Thursday, October 6, 2011

2 important points about treating ACS

I wanted to quickly review 2 issues that come up with regularity when a resident & I have a patient with ACS, either a STEMI or NSTEMI. Let me start with the conclusion first, and go from there.

1. Tachycardia is a reason not to give IV beta-blockers in the ED for NSTEMI or STEMI.
2. Heparin hasn't actually been shown to have much effect in NSTEMI.

Okay, first about the beta-blockers. There used to be a lot more enthusiasm for using IV metoprolol in the ED with a STEMI, and many clinicians still feel that they are obligated to give them. But a lot of that changed, first when the COMMIT trial came out, and then when the AHA modified their guidelines to reflect the new evidence. In that big trial, patients with a STEMI were given the IV metoprolol load in the ED, followed by PO. The kicker is that there was overall no difference in 28 day mortality, since for every person who apparently didn't have a reinfarct or fatal arrhythmia. there was an extra person who died of HF!

Make special note of the risk factors listed after the asterix, in small print, at the bottom: sinus tachycardia exceeding 110 bpm.

These considerations were extended to the NSTEMI guidelines as well, although the evidence base is not as direct or contemporary as it is for STEMI. The 2007 AHA UA/NSTEMI guidelines basically mirror those for STEMI with regard to PO beta-blockers (Class 1 in the first 24 hours) and IV beta-blockers (class 2a, with same contraindications as above).

As for heparin for NSTEMI, it is sort of absurd looking at the recommendations and the supporting evidence.

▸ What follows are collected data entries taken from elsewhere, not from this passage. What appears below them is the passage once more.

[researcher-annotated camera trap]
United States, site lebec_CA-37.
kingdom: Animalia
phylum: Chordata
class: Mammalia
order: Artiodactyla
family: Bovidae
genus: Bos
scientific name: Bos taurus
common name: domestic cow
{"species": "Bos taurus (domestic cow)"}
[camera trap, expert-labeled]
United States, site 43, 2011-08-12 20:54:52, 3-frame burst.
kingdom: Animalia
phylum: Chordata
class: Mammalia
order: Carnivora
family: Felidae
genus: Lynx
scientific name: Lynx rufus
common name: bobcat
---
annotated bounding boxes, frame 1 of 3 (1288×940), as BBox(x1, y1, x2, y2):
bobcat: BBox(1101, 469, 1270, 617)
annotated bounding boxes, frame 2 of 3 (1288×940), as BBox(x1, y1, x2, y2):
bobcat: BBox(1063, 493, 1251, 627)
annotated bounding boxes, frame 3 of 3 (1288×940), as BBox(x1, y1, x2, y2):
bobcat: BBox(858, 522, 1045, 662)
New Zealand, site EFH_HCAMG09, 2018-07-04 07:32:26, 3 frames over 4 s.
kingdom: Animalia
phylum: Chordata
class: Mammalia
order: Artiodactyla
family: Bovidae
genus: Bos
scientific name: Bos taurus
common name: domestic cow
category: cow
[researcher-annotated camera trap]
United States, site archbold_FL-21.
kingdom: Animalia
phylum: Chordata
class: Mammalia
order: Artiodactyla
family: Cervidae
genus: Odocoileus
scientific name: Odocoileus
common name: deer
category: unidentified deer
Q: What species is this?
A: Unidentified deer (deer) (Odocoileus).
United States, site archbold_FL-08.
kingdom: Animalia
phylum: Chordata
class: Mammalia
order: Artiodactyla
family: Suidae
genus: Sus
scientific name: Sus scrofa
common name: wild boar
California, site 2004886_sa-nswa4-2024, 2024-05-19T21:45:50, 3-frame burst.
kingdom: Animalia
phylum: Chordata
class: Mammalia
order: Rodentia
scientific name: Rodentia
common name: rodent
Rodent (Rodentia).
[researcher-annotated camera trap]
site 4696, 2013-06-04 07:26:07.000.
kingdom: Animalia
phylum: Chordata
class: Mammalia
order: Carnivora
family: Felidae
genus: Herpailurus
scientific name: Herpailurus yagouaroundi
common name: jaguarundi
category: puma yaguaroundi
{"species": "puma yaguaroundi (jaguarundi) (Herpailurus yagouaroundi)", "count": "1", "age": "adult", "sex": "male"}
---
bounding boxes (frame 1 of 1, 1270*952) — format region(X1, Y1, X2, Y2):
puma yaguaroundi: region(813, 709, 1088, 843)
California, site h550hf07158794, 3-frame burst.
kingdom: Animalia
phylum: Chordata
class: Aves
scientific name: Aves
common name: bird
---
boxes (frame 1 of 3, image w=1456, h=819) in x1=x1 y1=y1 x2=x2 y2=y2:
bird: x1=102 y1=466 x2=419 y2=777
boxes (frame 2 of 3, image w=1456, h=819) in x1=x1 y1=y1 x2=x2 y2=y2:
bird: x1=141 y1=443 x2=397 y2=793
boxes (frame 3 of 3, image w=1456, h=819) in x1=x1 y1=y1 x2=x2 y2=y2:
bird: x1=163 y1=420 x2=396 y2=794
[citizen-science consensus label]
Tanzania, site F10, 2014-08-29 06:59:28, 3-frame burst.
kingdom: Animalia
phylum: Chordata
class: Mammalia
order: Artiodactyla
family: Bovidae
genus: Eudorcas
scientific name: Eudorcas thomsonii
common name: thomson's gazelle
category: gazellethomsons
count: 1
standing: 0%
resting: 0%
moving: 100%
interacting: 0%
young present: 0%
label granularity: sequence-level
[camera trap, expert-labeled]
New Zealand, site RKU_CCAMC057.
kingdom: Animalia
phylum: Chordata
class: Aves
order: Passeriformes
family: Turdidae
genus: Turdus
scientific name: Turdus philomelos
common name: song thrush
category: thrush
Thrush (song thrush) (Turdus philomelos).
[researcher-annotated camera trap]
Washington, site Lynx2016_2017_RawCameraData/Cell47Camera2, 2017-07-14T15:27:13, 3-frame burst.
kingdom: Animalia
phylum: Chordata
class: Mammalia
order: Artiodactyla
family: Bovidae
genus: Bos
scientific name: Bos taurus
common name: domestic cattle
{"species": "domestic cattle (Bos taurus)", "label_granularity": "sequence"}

The 2007 AHA UA/NSTEMI guidelines cite 2 studies in support of the use of UFH. The more recent, and larger, was  this paper , a meta-analysis of 6 studies that looked at the benefit of adding heparin to aspirin in UA/NSTEMI.
 Ok, look at the title. Seems like a pretty clear title - you know just what they found in their study, and you should expect to find at least statistical significance in the results, right?
Not really
Right there, first page - the RR for MI or death was not significantly reduced when heparin was added to aspirin. They include this helpful graph, which shows the results of 6 trials, and the summary estimate that they calculate.
In the last few sentences, the authors, note that "this meta-analysis of 6 randomized controlled trials demonstrated a strong trend toward reduction in risk of MI or death during randomized therapy in patients with unstable angina treated with aspirin plus heparin compared with those treated with aspirin alone." The phrase "strong trend" is not found in the conclusion of the abstract, but instead they highlight the "33% reduction" in outcomes. 

 Heparin probably has utility in the sicker subset of NSTEMI, the patients with positive enzymes, dynamic ECG changes, ongoing pain. But those are the kind of patients you're talking about with the cardiologist, calling CCU, and perhaps arranging same-day cath lab evaluation. But for the run o' the mill ACS patient, check out the evidence first.